>> begin
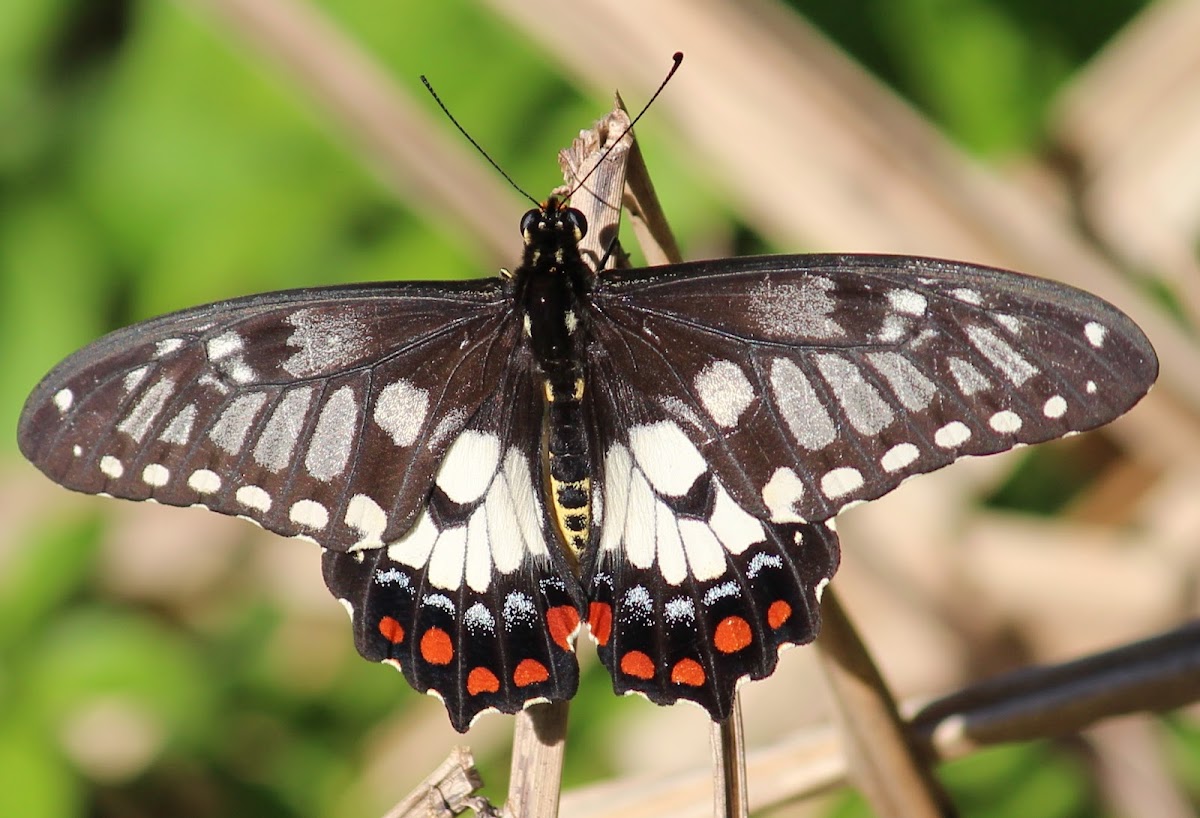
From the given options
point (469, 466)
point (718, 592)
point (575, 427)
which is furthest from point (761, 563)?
point (469, 466)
>> end
- _TASK DESCRIPTION_: Rescale the records: write out every line again, requests included, but multiply each coordinate in the answers by 0.95 and round it to a whole number, with halves rounded up. Leave the numbers in the requests unchanged, and leave the pictures out.

- _ANSWER TO THIS TASK_:
From the given options
point (469, 466)
point (718, 592)
point (575, 427)
which is furthest from point (761, 563)?
point (446, 443)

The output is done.